En mi opinión, gracias al lenguaje sencillo y la cotidianidad de sus escenas, consigue sumergirte con rapidez en la historia, haciendo que te resulte realmente fácil comprender a sus personajes y ponerte en su piel. Además, a menudo parece dirigirse directamente al lector, haciendo algún comentario sobre alguien o alguna situación, o como si ella misma les dijera algo a los protagonistas. Este recurso me sorprendió mucho en una obra como ésta, a caballo entre lo clásico y lo moderno, al tiempo que consiguió atraparme todavía más en su lectura, como si de alguna manera el lector también formara parte de la escena.
Por otra parte, también me ha encantado cómo describe y orienta la ambientación, contenida en una aparente calma, como en escenarios estáticos, en los que se entrecruzan los destinos aciagos de sus personajes, quienes se ven obligados a llevar una vida de la que no se sienten dueños.
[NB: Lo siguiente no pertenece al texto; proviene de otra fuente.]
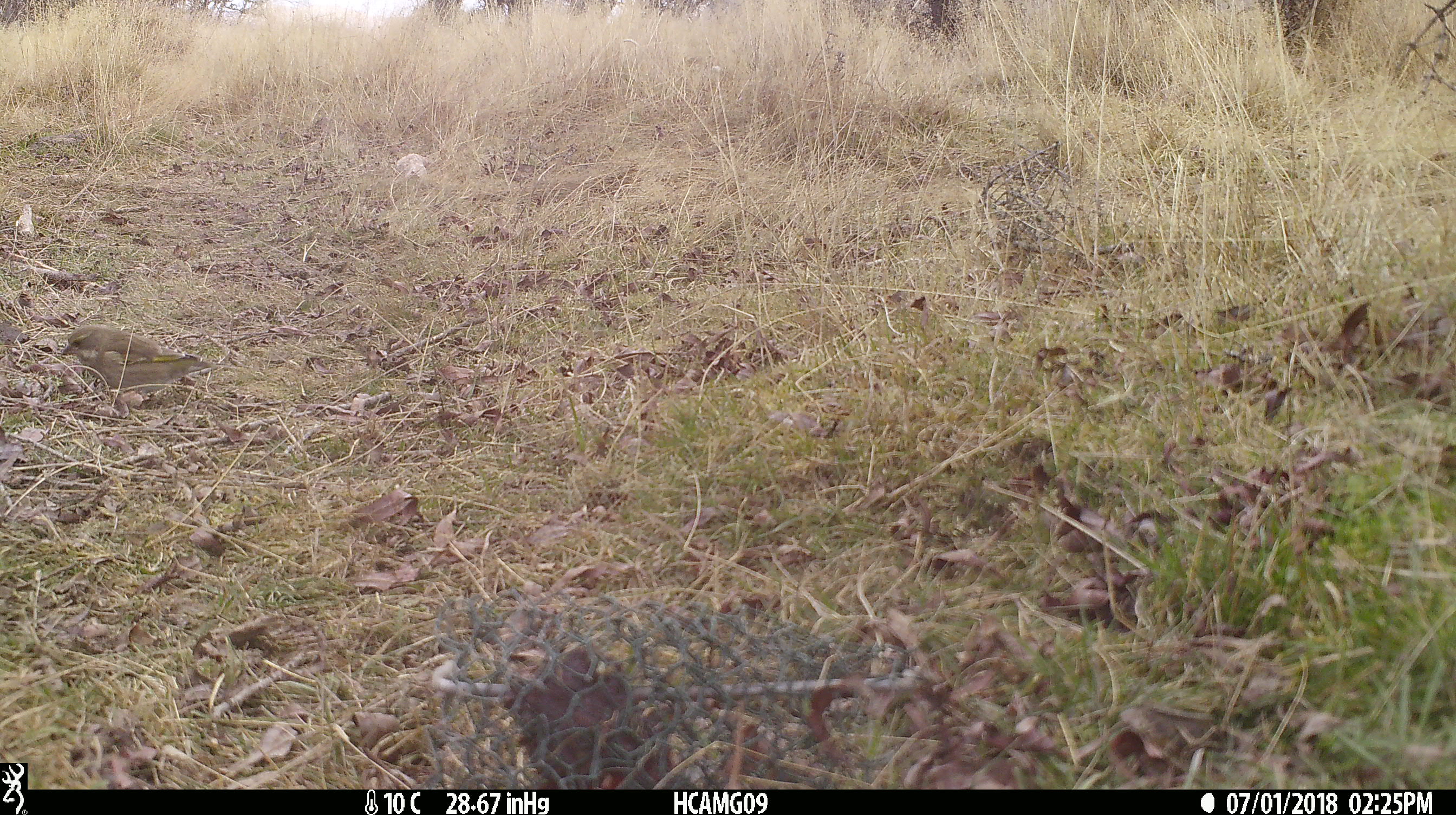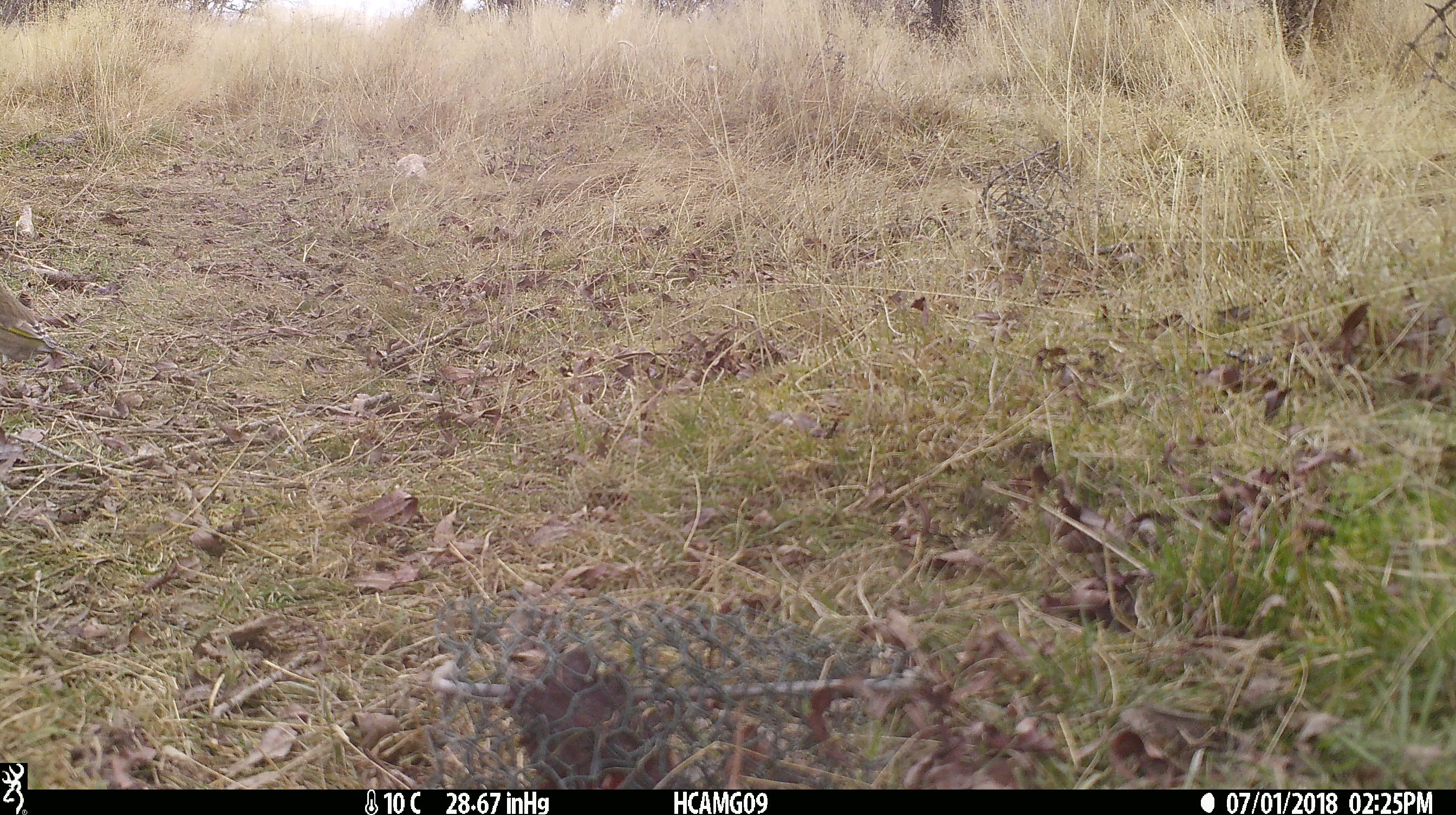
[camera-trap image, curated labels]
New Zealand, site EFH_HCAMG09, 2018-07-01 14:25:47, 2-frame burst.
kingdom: Animalia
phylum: Chordata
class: Aves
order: Passeriformes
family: Fringillidae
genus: Chloris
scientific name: Chloris chloris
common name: greenfinch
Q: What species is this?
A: Greenfinch (Chloris chloris).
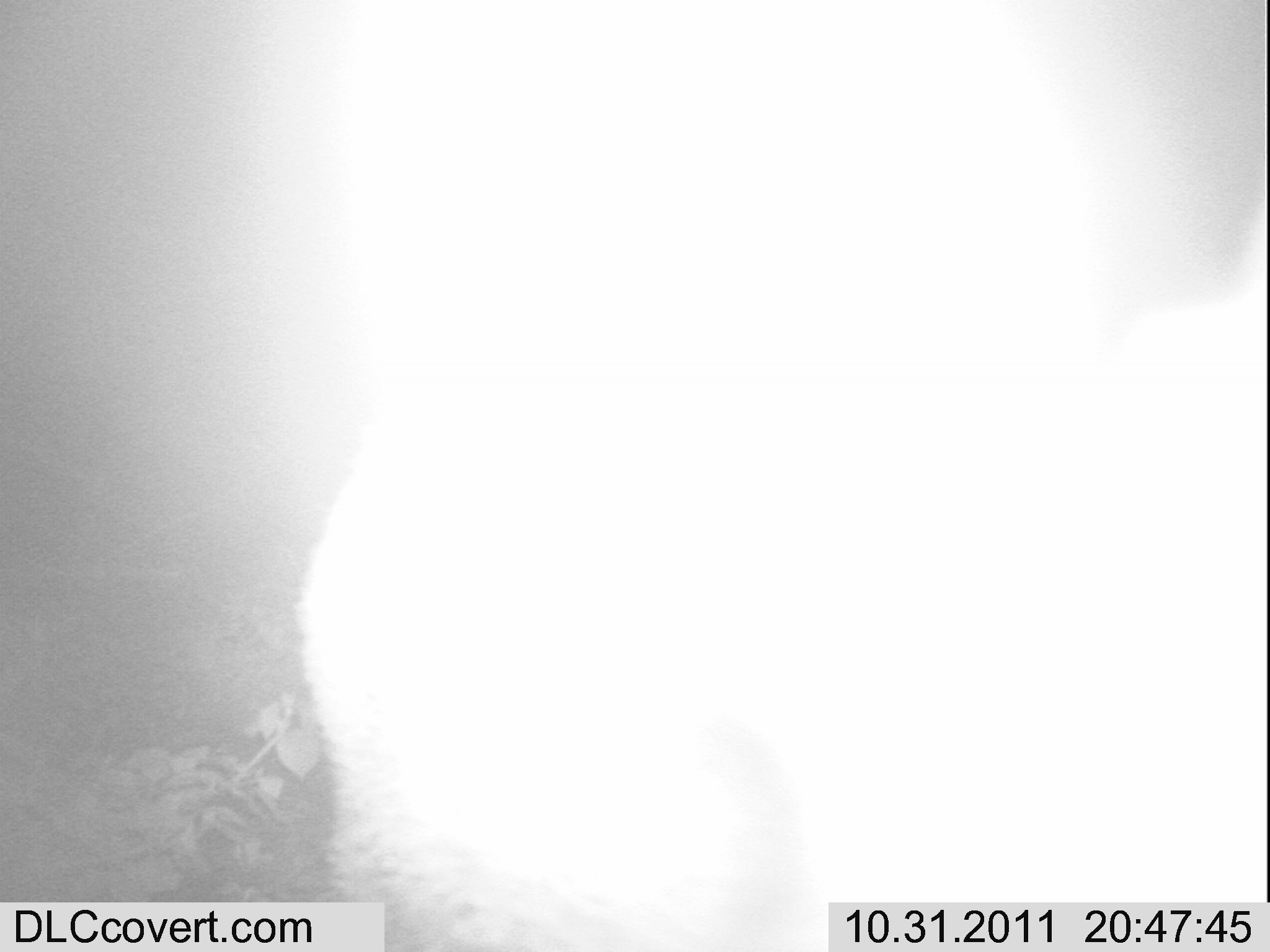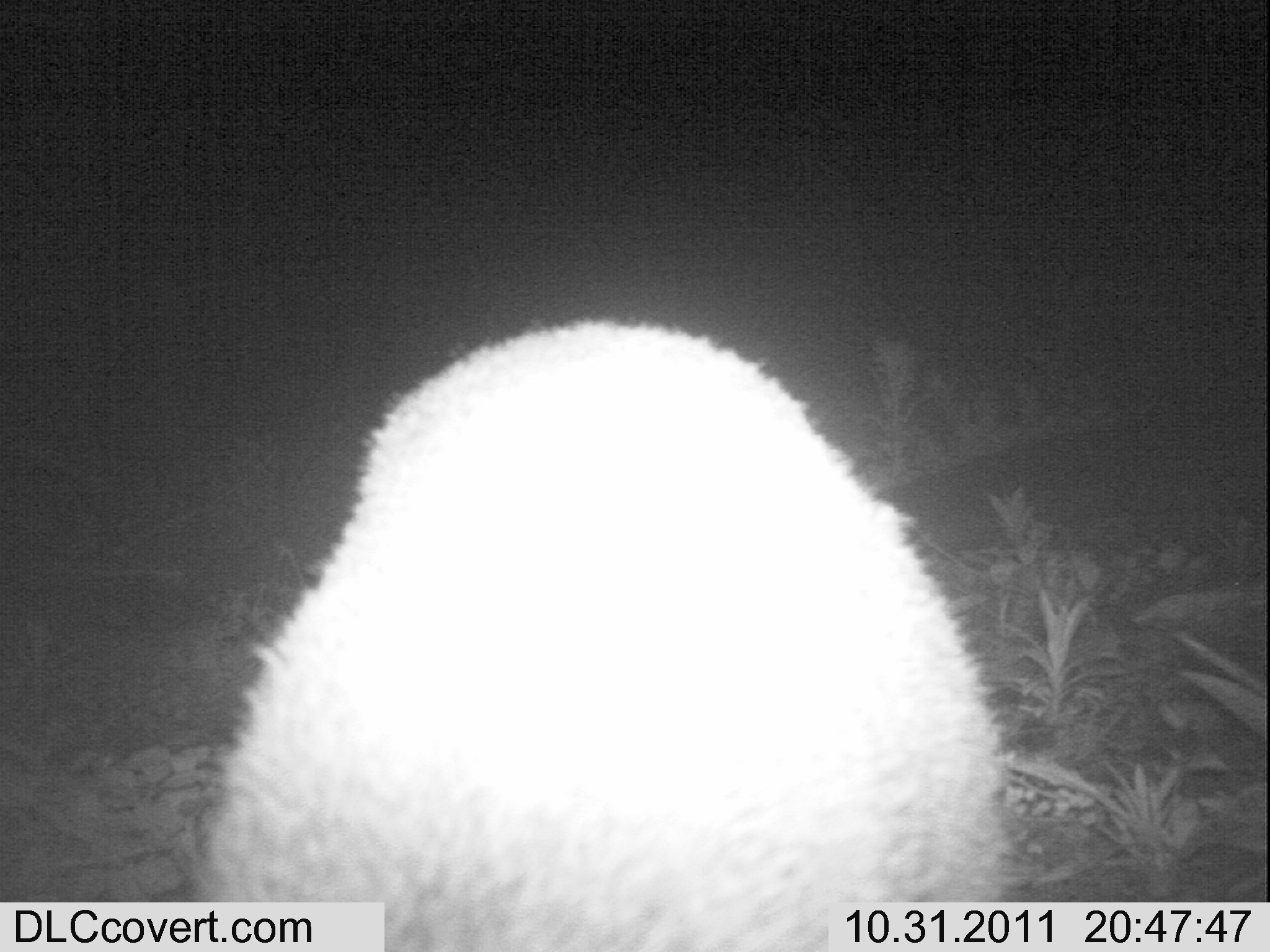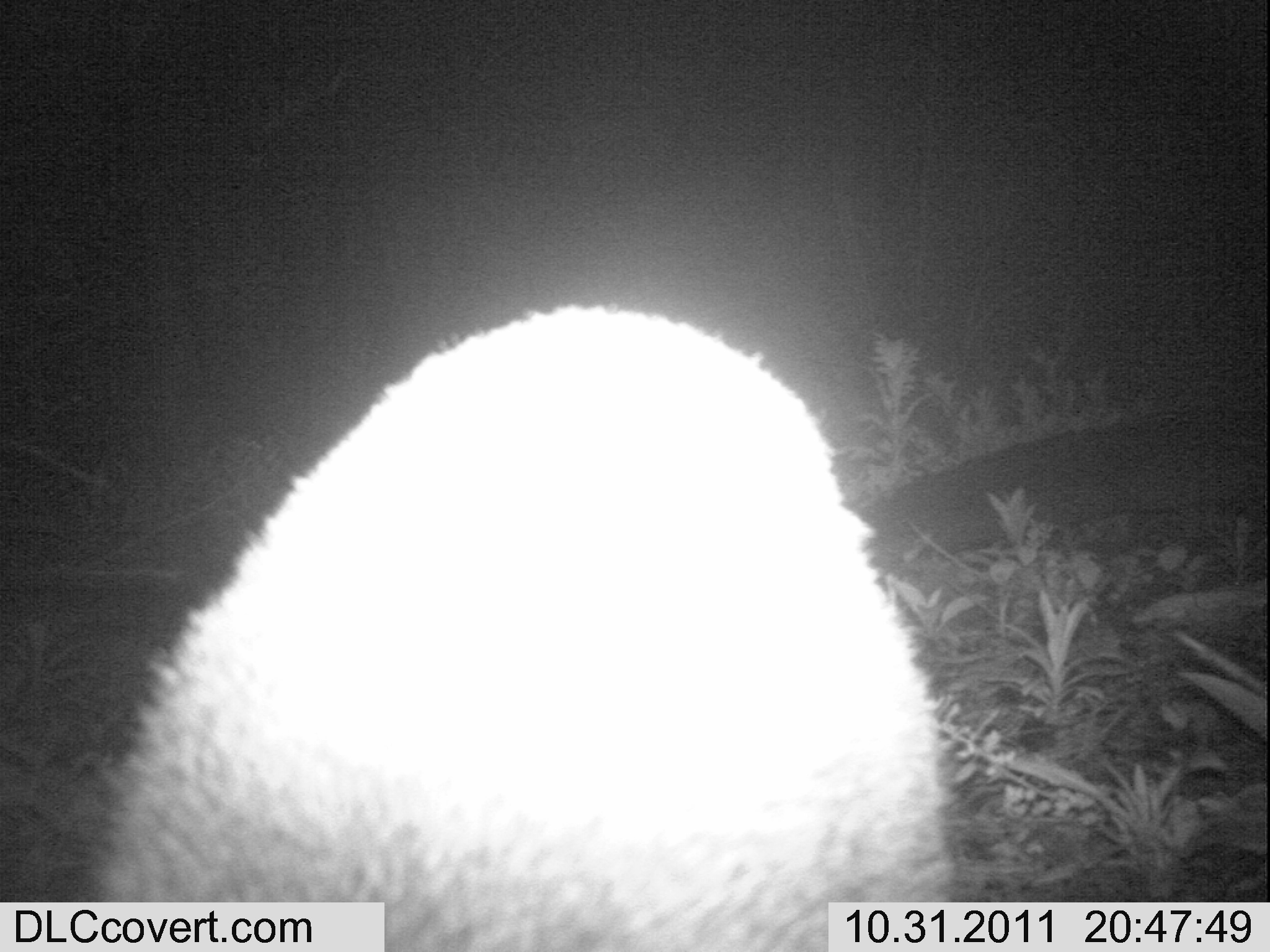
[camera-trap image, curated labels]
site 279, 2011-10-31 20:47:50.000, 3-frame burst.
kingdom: Animalia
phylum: Chordata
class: Mammalia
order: Artiodactyla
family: Bovidae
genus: Sylvicapra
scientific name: Sylvicapra grimmia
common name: bush duiker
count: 1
Para hacer estos relatos todavía más especiales, la autora los deja sin un final cerrado, a menudo no sabemos qué caminos van a seguir los protagonistas o qué será de ellos, lo que te deja con un sabor agridulce; si bien, al mismo tiempo forma parte de su propia experiencia, ellos tampoco saben qué pasará al día siguiente, así que terminas viendo su vida desde sus propios ojos y con el corazón igual de encogido.
Y hablando de finales, ya no me alargo más, si quieres sumergirte en el Japón Meiji a través de su literatura, Higuchi Ichiyō es una de sus voces imprescindibles. Y para las excusas que ya me veo venir, Chidori Books tiene una edición digital donde reúne los relatos ambientados en Yoshiwara bajo el título Crecer.